▶ _Prompt A_: Return every line of the rows below that contains the string "pyautogui", treating uppercase and lowercase as different.

BEGIN Document extract

|Publication number||US4777410 A|
|Application number||US 07/065,274|
|Publication date||Oct 11, 1988|
|Filing date||Jun 22, 1987|
|Priority date||Jun 22, 1987|
|Publication number||065274, 07065274, US 4777410 A, US 4777410A, US-A-4777410, US4777410 A, US4777410A|
|Inventors||Sidney A. Ottenstein|
|Original Assignee||Innovative Controls, Inc.|
|Export Citation||BiBTeX, EndNote, RefMan|
|Patent Citations (69), Referenced by (1), Classifications (6), Legal Events (5)|
|External Links: USPTO, USPTO Assignment, Espacenet|
This invention relates to ballasts used for high intensity discharge (HID) lamps, including mercury vapor and fluorescent lamps. More particularly, this invention relates to circuits for striking or starting HID lamps.
High intensity discharge (HID) lamps are increasingly being used in a wide variety of applications due to their greater efficiency, lower power requirements, and higher light outputs as compared to incandescent lights.
However, the starting and operation of HID lamps require substantially more control over the power to the lamp than is required by incandescent lamps. More particularly, HID lamps typically require a voltage pulse to start or strike the lamp that is significantly higher than the operating voltage across the lamp and the input line voltage. A ballast having a triggering mechanism is typically used to provide such a strike pulse.
There are many known ballasts using a variety of triggering mechanisms. These prior art triggering mechanisms are often ineffective, unreliable, or unduly complicated. Since HID lamps are often used in applications that require a high degree of confidence that the lamp will be reliably struck, such as for security and street lights, it is highly desirable to provide a HID light that will be turned on in a consistent, predictable fashion.
Also, HID lamps are often used in relatively inaccessible locations, such as on tall light poles or attached to the sides or ceilings of large buildings. It is desirable to provide a HID lamp that will start and operate reliably in such applications due to the difficulty of repairing a light fixture in such locations.
A striker circuit is provided for high intensity discharge lamps that uses a clamping circuit applied to the AC line current to generate a clamped voltage differential for striking the lamp. In a preferred embodiment, the clamping circuit clamps the 120 volts, 60 cycle AC input line current to create a sinusoidal waveform across the lamp that is substantially of a single polarity. Other waveforms may be used and are within the scope of this invention. The peak amplitude of the clamped voltage differential is less than a reference value. In a preferred embodiment, the reference value is +20 volts, so that the clamped voltage differential varies from about positive 20 volts to about negative 300 volts.
A clamped voltage differential is generated on the negative half cycle of the AC line voltage, when the clamped voltage across the lamp reaches a negative 300 volts. If the lamp does not immediately strike, a clamped voltage differential may continue to be generated on each negative half cycle of the AC line current, or at other fixed intervals. The emission of the clamped voltage differential is stopped when the current flowing through the lamp is above a fixed value.

END Document extract

▶ _Prompt B_: Summarize the lamp striker patent above in two sentences.

BEGIN Material for this exercise

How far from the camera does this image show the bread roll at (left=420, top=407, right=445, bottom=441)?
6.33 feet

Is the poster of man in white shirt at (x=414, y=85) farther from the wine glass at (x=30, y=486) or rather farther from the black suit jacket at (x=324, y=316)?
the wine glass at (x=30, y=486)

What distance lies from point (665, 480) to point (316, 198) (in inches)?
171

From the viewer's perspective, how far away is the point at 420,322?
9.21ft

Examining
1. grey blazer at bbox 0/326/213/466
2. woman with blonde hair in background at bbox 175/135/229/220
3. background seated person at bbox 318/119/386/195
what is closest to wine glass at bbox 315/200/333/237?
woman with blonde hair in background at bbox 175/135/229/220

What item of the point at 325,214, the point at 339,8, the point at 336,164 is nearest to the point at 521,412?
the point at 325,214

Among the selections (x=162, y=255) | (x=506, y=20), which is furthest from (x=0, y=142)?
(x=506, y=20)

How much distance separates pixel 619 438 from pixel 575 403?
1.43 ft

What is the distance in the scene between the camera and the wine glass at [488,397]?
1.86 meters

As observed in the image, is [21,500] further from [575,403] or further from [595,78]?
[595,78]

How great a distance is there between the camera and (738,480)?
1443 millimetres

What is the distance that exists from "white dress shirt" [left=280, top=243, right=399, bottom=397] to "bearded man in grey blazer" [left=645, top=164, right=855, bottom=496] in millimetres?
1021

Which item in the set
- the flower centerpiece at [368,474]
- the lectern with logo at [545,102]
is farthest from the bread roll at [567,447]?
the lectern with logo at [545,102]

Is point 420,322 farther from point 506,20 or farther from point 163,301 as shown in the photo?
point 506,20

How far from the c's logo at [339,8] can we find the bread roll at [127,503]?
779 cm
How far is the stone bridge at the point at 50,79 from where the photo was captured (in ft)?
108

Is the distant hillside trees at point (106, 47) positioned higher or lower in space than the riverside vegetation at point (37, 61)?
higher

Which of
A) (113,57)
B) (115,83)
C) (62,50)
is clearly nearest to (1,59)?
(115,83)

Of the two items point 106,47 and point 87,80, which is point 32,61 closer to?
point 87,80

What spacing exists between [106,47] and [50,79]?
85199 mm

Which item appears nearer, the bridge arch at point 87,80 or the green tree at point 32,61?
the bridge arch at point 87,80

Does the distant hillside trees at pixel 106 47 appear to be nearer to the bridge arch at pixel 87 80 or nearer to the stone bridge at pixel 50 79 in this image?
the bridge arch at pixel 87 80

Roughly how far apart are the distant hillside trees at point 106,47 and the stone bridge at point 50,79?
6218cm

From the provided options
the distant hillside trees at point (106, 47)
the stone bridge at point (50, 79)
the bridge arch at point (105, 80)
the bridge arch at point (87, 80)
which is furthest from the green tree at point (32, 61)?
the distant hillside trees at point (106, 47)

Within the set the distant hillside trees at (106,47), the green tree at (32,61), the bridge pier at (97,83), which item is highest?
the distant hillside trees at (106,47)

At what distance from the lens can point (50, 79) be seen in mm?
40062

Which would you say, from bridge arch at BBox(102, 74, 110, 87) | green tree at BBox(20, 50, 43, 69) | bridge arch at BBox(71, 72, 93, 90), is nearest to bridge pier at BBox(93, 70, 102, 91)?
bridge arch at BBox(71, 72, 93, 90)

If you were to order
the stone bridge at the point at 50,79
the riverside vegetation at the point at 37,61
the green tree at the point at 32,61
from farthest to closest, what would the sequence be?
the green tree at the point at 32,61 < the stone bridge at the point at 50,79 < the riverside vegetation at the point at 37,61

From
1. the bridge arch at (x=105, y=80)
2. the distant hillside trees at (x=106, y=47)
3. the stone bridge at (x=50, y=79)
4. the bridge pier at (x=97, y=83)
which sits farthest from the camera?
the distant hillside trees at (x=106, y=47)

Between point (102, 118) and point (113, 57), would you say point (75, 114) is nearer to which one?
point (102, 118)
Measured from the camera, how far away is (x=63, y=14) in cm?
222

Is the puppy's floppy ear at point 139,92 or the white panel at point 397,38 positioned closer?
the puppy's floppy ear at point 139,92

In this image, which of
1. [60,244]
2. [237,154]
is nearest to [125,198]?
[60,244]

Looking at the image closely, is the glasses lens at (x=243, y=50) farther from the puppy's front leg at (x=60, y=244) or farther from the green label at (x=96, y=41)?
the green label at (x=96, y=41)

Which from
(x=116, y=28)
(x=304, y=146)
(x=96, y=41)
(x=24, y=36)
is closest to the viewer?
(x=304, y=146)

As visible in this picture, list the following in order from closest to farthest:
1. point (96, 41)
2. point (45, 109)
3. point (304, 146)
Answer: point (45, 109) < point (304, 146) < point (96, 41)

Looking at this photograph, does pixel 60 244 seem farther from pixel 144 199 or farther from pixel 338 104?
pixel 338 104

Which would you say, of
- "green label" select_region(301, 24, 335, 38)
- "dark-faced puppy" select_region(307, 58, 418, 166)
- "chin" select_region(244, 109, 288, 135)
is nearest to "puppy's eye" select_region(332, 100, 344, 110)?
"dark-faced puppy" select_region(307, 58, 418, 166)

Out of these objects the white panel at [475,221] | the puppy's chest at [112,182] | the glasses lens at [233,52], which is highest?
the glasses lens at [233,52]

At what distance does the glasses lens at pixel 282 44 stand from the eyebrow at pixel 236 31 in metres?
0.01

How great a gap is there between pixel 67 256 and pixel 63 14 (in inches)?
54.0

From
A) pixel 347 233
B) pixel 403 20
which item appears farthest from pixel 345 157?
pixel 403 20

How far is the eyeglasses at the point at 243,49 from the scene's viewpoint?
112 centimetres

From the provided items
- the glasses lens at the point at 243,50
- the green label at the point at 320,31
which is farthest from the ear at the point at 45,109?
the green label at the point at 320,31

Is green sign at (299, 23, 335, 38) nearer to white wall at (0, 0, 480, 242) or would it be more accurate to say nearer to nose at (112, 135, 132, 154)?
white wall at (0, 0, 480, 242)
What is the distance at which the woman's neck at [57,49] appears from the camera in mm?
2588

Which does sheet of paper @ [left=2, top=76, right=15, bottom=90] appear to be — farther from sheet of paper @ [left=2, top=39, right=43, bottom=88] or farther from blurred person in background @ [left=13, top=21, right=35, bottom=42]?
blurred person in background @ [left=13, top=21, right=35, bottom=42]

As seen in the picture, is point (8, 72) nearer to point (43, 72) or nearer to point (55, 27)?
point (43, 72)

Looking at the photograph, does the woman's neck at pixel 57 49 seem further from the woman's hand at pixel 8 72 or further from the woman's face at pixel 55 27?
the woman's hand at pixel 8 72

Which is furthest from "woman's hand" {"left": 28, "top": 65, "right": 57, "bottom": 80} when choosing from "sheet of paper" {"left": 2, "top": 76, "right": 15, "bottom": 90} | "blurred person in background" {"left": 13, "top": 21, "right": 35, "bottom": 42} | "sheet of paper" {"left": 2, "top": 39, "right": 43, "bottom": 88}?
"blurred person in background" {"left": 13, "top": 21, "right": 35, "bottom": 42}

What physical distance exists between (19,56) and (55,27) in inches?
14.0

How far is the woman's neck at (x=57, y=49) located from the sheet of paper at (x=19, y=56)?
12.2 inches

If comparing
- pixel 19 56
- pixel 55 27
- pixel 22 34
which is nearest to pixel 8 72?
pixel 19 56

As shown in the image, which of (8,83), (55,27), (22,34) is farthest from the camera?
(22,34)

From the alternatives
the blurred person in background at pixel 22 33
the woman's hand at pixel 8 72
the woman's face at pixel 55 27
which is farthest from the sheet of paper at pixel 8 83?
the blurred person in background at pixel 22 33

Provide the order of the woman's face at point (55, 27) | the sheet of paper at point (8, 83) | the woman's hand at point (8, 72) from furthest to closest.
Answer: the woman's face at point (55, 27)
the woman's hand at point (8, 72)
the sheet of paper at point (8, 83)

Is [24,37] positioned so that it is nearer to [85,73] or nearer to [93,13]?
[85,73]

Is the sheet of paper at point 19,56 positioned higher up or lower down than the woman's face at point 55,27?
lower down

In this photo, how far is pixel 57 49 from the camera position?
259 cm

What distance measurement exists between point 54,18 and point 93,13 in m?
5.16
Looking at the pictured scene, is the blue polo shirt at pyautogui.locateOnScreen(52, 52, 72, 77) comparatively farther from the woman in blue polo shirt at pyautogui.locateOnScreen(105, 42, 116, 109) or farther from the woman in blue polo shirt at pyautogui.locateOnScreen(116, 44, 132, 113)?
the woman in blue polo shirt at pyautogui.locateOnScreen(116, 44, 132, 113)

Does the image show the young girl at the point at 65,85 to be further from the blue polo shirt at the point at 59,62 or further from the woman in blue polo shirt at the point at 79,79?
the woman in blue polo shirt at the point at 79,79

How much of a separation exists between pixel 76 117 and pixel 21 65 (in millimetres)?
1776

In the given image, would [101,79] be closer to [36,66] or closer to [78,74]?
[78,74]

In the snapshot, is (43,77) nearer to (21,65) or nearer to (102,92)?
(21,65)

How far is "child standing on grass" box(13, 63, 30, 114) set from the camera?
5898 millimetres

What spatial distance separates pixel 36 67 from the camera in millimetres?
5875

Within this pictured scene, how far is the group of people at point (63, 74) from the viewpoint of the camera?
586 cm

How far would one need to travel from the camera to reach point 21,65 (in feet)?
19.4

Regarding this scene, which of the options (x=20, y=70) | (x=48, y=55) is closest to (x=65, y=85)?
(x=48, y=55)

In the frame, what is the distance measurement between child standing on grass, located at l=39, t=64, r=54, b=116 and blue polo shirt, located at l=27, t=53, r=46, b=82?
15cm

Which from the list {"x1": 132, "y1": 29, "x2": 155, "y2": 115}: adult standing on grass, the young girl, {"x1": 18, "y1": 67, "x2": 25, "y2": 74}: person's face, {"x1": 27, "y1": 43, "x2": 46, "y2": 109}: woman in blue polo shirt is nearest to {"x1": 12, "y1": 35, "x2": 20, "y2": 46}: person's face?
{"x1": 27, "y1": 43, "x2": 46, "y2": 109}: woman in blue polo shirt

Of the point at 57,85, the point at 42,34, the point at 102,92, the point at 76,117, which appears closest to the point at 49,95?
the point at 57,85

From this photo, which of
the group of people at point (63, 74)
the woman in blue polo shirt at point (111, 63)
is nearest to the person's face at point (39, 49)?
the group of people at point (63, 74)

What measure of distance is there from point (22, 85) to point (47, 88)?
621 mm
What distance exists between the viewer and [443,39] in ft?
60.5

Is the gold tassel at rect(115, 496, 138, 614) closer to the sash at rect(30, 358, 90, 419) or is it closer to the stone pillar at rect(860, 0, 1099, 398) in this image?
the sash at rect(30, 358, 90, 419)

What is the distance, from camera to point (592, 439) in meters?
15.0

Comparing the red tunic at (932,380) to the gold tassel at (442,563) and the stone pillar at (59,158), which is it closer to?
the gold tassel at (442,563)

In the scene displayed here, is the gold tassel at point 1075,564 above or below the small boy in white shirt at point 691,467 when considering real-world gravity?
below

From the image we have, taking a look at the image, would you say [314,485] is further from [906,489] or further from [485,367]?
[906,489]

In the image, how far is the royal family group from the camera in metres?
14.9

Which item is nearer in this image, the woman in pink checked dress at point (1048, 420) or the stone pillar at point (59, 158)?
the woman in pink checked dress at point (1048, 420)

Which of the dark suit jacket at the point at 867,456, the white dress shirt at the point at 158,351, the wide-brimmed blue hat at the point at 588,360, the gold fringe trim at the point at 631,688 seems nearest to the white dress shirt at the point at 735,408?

END Material for this exercise

▶ _Worked answer A_:
Looking at the pictured scene, is the blue polo shirt at pyautogui.locateOnScreen(52, 52, 72, 77) comparatively farther from the woman in blue polo shirt at pyautogui.locateOnScreen(105, 42, 116, 109) or farther from the woman in blue polo shirt at pyautogui.locateOnScreen(116, 44, 132, 113)?
the woman in blue polo shirt at pyautogui.locateOnScreen(116, 44, 132, 113)

▶ _Worked answer B_: The patent covers a striker circuit for high intensity discharge lamps, which need a starting pulse much higher than their operating voltage and the input line voltage. The circuit clamps the AC line current to produce a clamped voltage differential that strikes the lamp on negative half cycles, and it stops once the current through the lamp rises above a fixed value.